-------- Data excerpts
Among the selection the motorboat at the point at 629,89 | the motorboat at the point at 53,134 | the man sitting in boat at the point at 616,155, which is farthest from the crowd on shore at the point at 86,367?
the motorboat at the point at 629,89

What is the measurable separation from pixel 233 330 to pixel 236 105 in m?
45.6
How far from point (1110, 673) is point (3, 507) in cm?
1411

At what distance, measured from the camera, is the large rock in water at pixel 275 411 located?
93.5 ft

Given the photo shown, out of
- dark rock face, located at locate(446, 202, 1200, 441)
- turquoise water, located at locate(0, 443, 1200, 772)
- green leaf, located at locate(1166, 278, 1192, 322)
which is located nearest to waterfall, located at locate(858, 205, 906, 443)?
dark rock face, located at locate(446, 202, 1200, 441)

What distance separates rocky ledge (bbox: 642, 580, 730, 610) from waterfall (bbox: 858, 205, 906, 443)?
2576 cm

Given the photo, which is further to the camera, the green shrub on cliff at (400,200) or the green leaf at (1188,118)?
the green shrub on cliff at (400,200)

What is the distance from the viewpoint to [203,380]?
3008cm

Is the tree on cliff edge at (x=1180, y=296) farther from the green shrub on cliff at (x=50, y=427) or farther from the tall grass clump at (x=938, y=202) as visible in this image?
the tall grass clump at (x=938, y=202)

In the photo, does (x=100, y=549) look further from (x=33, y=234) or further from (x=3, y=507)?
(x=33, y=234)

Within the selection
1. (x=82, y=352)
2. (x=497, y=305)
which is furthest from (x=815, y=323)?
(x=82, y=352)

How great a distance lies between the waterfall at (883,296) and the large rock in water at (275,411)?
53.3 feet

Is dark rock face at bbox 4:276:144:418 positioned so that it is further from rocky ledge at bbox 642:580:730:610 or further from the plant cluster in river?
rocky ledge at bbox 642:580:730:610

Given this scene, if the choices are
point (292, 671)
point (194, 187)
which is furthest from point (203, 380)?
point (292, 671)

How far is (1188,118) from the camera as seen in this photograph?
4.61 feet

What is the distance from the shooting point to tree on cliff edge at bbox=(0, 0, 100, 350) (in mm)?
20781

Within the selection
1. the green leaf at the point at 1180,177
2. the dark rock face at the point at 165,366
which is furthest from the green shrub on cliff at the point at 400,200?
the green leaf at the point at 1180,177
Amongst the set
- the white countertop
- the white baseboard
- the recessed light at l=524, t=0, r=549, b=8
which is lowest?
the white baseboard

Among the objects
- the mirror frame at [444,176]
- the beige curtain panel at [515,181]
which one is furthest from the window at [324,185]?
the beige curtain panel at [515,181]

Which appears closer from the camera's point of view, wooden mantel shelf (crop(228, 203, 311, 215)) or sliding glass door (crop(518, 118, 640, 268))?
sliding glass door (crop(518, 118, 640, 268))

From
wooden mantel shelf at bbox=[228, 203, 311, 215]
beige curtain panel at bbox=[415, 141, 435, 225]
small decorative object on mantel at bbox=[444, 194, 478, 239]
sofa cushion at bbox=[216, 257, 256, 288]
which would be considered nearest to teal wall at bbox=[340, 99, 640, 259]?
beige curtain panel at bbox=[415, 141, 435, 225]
----------------
● Written instruction
Put the records from the line containing "Is the tree" through the end of the records into a numbered list, leaving out blank lines.

● Task result
1. Is the tree on cliff edge at (x=1180, y=296) farther from the green shrub on cliff at (x=50, y=427) or farther from the tall grass clump at (x=938, y=202) as visible in this image?
2. the tall grass clump at (x=938, y=202)
3. In the photo, does (x=100, y=549) look further from (x=33, y=234) or further from (x=3, y=507)?
4. (x=33, y=234)
5. Within the selection
6. 1. (x=82, y=352)
7. 2. (x=497, y=305)
8. which is furthest from (x=815, y=323)?
9. (x=82, y=352)
10. How great a distance lies between the waterfall at (883,296) and the large rock in water at (275,411)?
11. 53.3 feet
12. Is dark rock face at bbox 4:276:144:418 positioned so that it is further from rocky ledge at bbox 642:580:730:610 or further from the plant cluster in river?
13. rocky ledge at bbox 642:580:730:610
14. Given this scene, if the choices are
15. point (292, 671)
16. point (194, 187)
17. which is furthest from point (203, 380)?
18. point (292, 671)
19. How far is (1188,118) from the camera as seen in this photograph?
20. 4.61 feet
21. What is the distance from the shooting point to tree on cliff edge at bbox=(0, 0, 100, 350) (in mm)?
22. 20781
23. Within the selection
24. 1. the green leaf at the point at 1180,177
25. 2. the dark rock face at the point at 165,366
26. which is furthest from the green shrub on cliff at the point at 400,200?
27. the green leaf at the point at 1180,177
28. Amongst the set
29. - the white countertop
30. - the white baseboard
31. - the recessed light at l=524, t=0, r=549, b=8
32. which is lowest?
33. the white baseboard
34. Among the objects
35. - the mirror frame at [444,176]
36. - the beige curtain panel at [515,181]
37. which one is furthest from the window at [324,185]?
38. the beige curtain panel at [515,181]
39. Which appears closer from the camera's point of view, wooden mantel shelf (crop(228, 203, 311, 215)) or sliding glass door (crop(518, 118, 640, 268))?
40. sliding glass door (crop(518, 118, 640, 268))
41. From
42. wooden mantel shelf at bbox=[228, 203, 311, 215]
43. beige curtain panel at bbox=[415, 141, 435, 225]
44. small decorative object on mantel at bbox=[444, 194, 478, 239]
45. sofa cushion at bbox=[216, 257, 256, 288]
46. which would be considered nearest to teal wall at bbox=[340, 99, 640, 259]?
47. beige curtain panel at bbox=[415, 141, 435, 225]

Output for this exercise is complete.